**What needs to be done:**
Here the job is to transcribe only the lines from the one containing "DDR Infografik - Das" through the last line below, exactly as written; please leave out pictures.

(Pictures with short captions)
• • • •
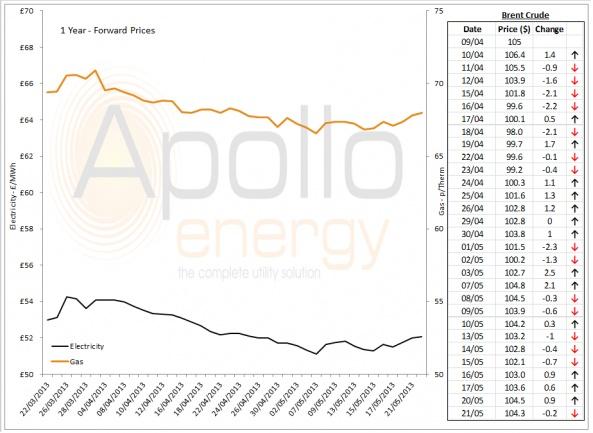 Energy Market Analysis - 21-05-2013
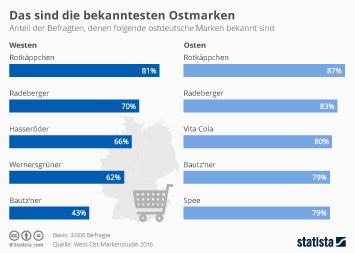 DDR Infografik - Das sind die bekanntesten Ostmarken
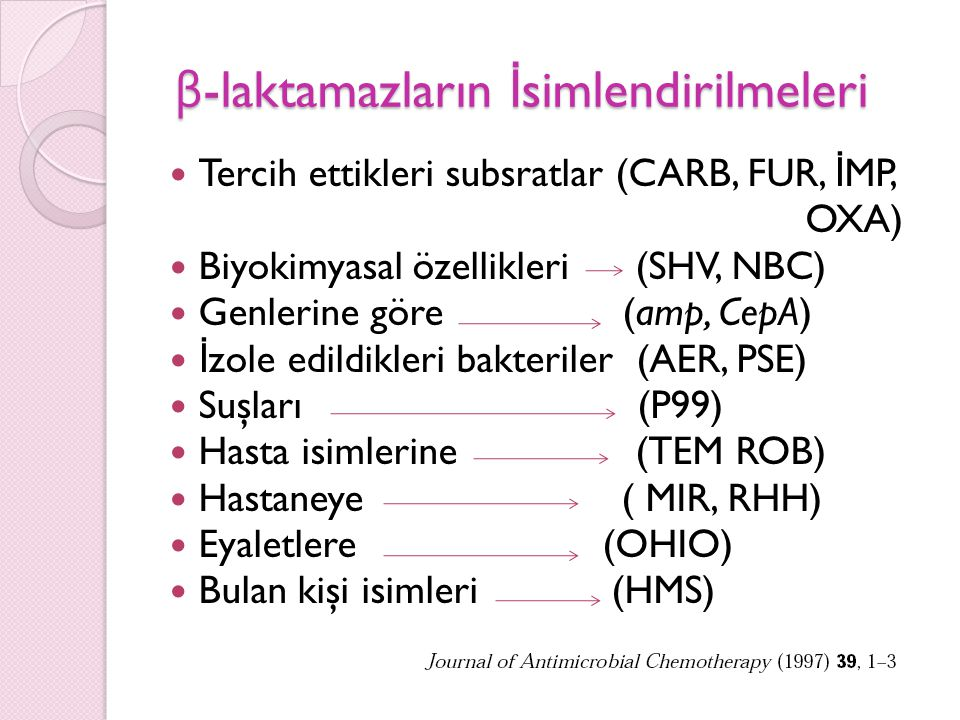 Beta laktamazların sınıflandırması Ambler (Moleküler sınıflama) Bush-Jacoby-Medeiros (Fonksiyonel sınıflama)
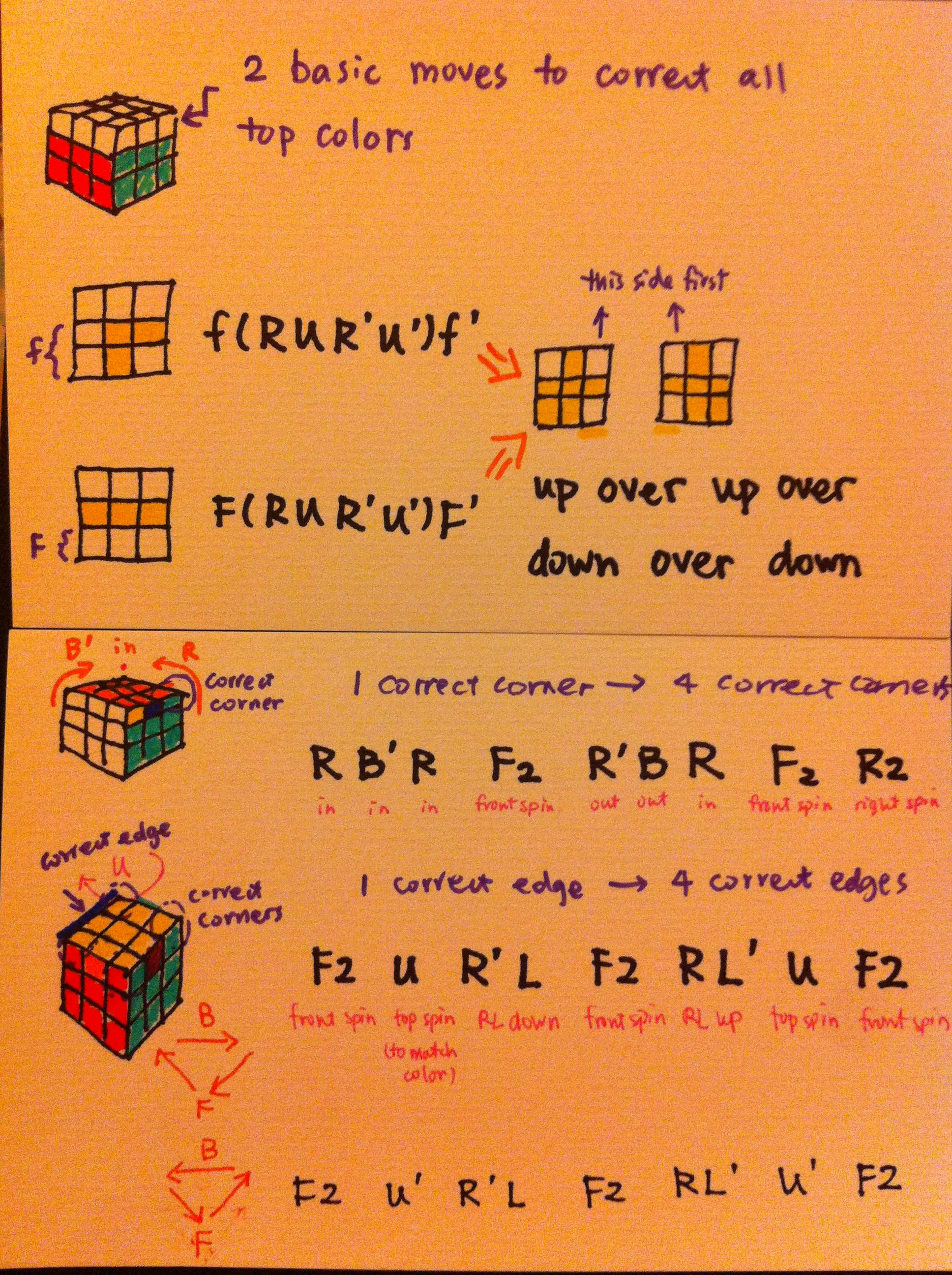 small resolution of rubik s cube my notes on how to solve the last layer of a 3 x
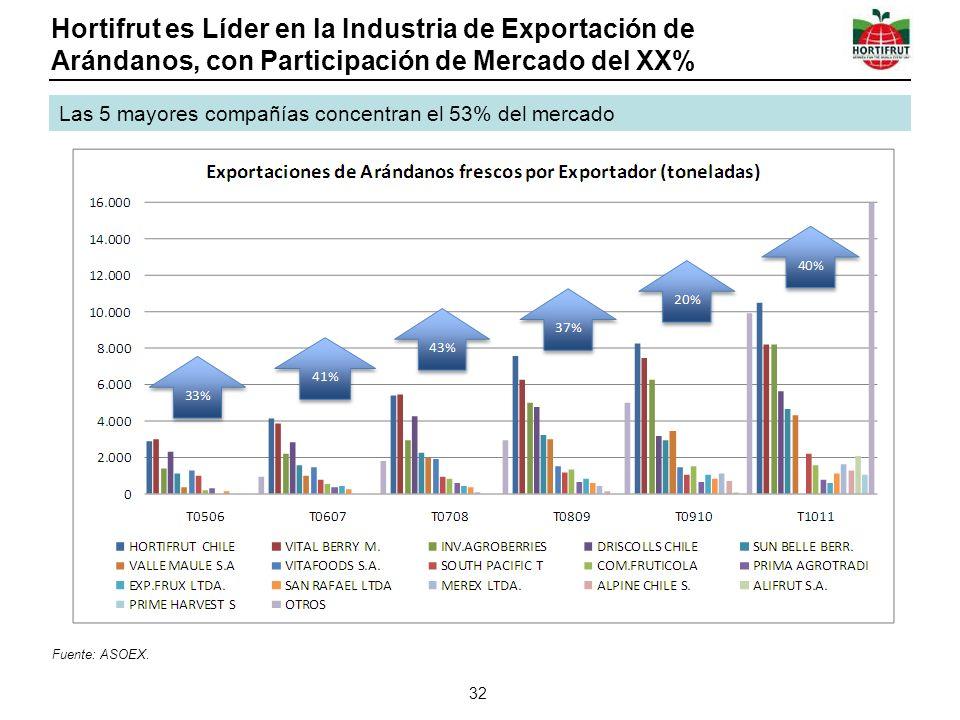Hortifrut es Líder en la Industria de Exportación de Arándanos, con Participación de Mercado del XX% 32 Las 5 mayores compañías concentran el 53% del mercado Fuente: ASOEX.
• • • •
**Problem solution:**
 DDR Infografik - Das sind die bekanntesten Ostmarken
 Beta laktamazların sınıflandırması Ambler (Moleküler sınıflama) Bush-Jacoby-Medeiros (Fonksiyonel sınıflama)
 small resolution of rubik s cube my notes on how to solve the last layer of a 3 x
Hortifrut es Líder en la Industria de Exportación de Arándanos, con Participación de Mercado del XX% 32 Las 5 mayores compañías concentran el 53% del mercado Fuente: ASOEX.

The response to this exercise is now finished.